Una investigación reciente indica que los sentimientos negativos hacia la naturaleza están ganando terreno, desafiando la noción convencional de que el contacto con el entorno natural siempre resulta beneficioso para la salud mental. Según el estudio recogido por LTZ, este fenómeno revela que la experiencia al aire libre no es universalmente positiva y puede generar malestar en ciertos sectores de la población.
¿Por qué algunas personas experimentan rechazo hacia la naturaleza?
El estudio subraya que, aunque la tendencia general en la salud pública promueve el tiempo en la naturaleza como un remedio para el estrés, no todos los individuos responden de la misma manera. Los investigadores señalan que factores como la incomodidad física, el miedo a la fauna local o la falta de familiaridad con entornos silvestres pueden transformar una actividad supuestamente reparadora en una fuente de ansiedad o aversión.

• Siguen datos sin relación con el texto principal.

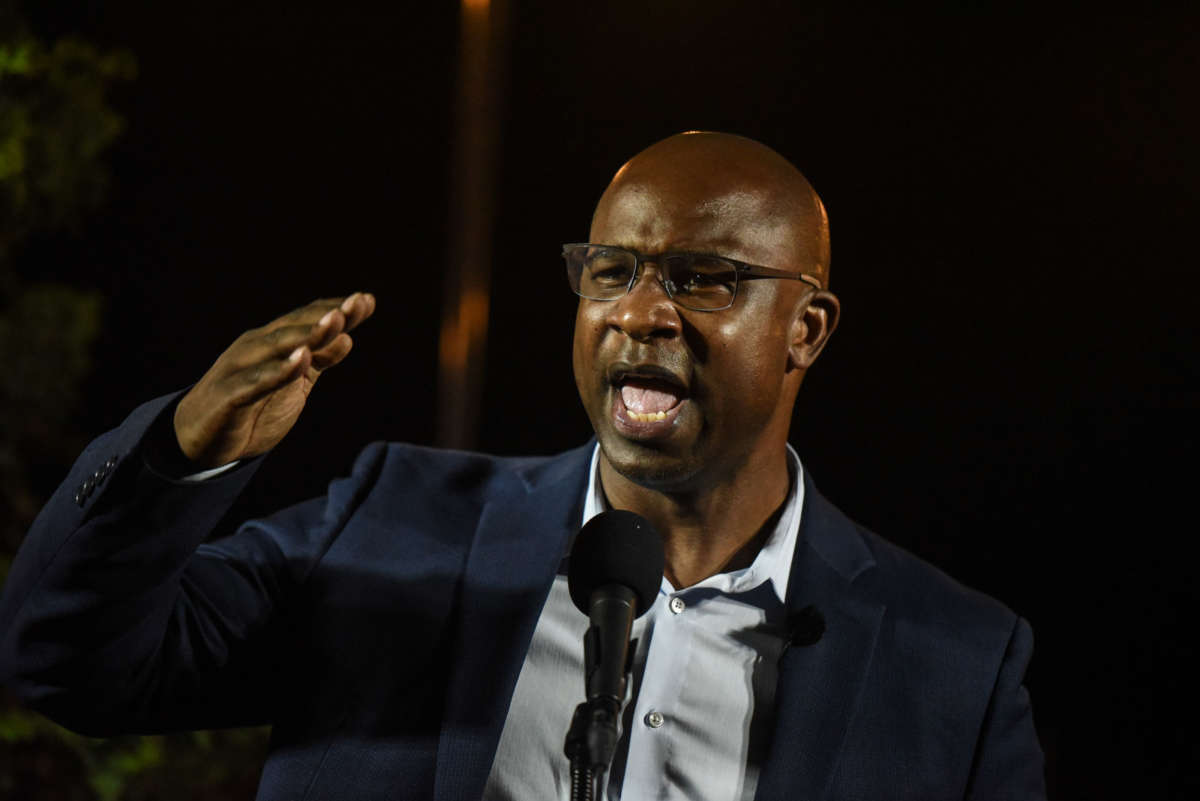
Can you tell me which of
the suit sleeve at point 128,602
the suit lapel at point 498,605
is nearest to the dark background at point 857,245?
the suit lapel at point 498,605

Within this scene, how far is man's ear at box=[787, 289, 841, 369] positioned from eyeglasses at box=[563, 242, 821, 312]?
6.3 inches

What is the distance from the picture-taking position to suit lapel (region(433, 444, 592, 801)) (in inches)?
77.4

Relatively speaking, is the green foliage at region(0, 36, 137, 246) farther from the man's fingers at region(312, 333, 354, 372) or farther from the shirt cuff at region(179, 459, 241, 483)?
the man's fingers at region(312, 333, 354, 372)

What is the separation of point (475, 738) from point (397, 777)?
0.48 ft

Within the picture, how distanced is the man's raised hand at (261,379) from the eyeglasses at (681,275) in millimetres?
740

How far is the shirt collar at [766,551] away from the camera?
88.9 inches

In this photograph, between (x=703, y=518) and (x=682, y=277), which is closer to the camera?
(x=682, y=277)

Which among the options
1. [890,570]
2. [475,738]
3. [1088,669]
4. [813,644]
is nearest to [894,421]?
[1088,669]

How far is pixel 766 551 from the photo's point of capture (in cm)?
233

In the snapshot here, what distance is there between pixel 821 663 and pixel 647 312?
0.73 metres

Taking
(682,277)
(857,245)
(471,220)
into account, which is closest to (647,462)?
(682,277)

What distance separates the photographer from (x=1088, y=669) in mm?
3373

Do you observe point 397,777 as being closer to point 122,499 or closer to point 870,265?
point 122,499

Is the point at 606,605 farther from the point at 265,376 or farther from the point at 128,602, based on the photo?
the point at 128,602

El impacto en el bienestar psicológico
La investigación destaca que estos sentimientos negativos pueden actuar como una barrera para el bienestar. Según los datos reportados, esta respuesta emocional adversa es una realidad creciente que merece atención en los planes de salud y recreación, ya que obliga a reconsiderar las estrategias que prescriben la naturaleza como una herramienta terapéutica estándar para todos los pacientes.

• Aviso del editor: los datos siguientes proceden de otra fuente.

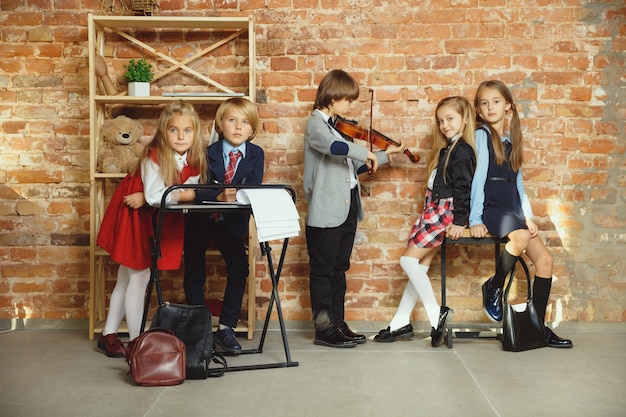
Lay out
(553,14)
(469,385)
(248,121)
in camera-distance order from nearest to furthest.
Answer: (469,385) < (248,121) < (553,14)

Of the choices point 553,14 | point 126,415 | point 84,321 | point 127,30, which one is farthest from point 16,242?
point 553,14

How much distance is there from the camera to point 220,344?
3602 millimetres

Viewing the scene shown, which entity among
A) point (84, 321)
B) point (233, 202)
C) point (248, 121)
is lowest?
point (84, 321)

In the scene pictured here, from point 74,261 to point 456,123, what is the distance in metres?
2.36

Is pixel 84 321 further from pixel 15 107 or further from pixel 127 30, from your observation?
pixel 127 30

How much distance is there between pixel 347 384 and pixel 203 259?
1.12 metres

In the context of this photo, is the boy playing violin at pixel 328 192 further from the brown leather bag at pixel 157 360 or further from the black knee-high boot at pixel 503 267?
the brown leather bag at pixel 157 360

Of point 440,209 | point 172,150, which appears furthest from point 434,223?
point 172,150

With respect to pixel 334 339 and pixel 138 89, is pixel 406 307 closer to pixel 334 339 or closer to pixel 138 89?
pixel 334 339

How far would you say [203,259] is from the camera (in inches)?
145

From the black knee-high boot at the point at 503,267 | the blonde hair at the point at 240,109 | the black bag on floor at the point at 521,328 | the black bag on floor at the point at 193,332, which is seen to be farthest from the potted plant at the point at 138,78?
the black bag on floor at the point at 521,328

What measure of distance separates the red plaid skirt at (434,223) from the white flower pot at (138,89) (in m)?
1.69

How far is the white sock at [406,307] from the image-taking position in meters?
3.84

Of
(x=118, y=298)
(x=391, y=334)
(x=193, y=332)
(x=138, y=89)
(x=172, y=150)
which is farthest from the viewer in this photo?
(x=138, y=89)
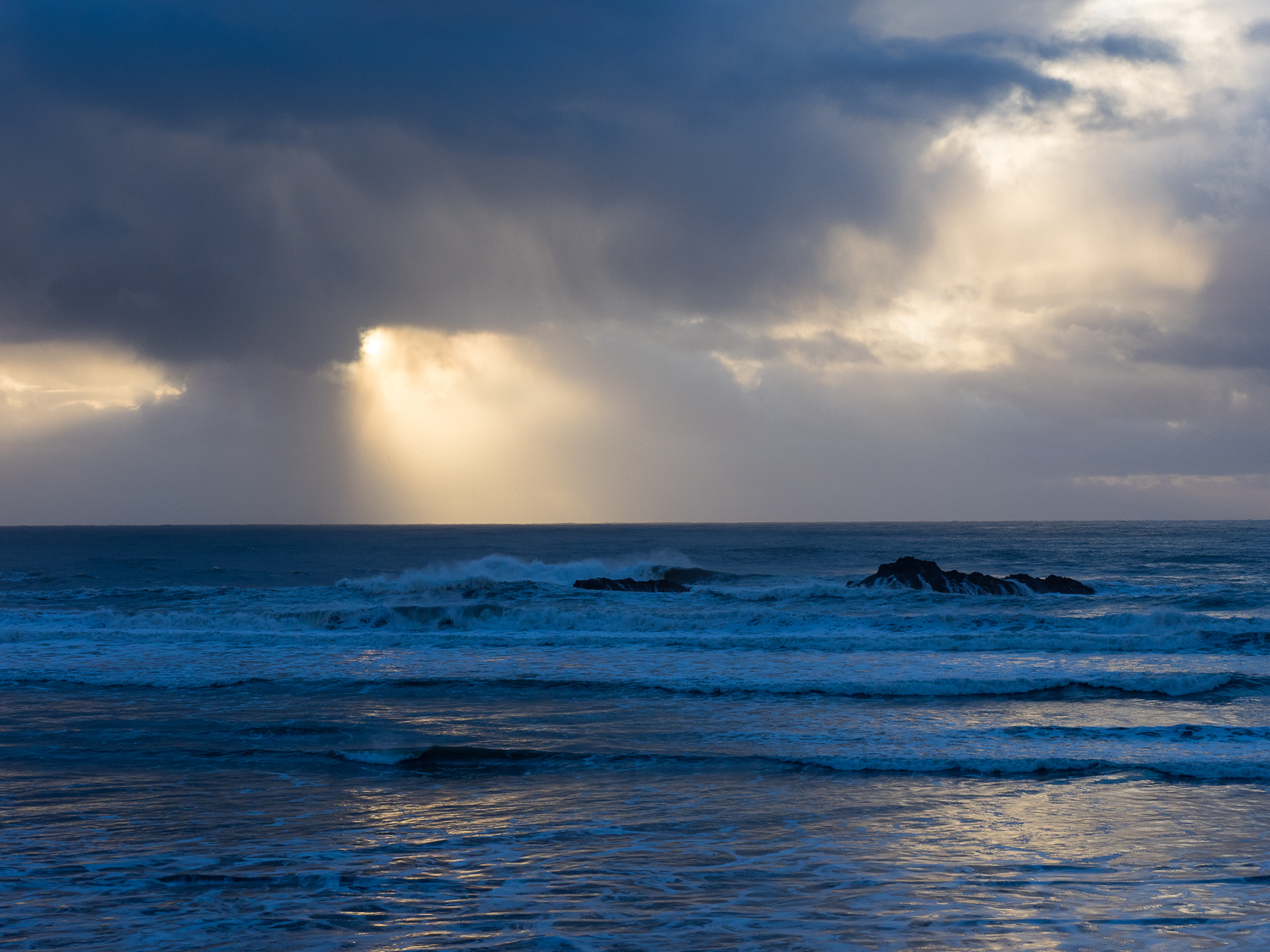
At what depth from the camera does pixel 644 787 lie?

Diferencias en la percepción del entorno
A diferencia de los enfoques tradicionales que enfatizan los beneficios del «baño de bosque» o el ejercicio al aire libre, este análisis pone de relieve la subjetividad de la experiencia. Mientras que para muchos la naturaleza representa un refugio, para otros, la falta de control sobre el entorno y los elementos impredecibles de la vida silvestre generan una respuesta de rechazo que, según el informe, es cada vez más frecuente en los estudios sobre percepción ambiental.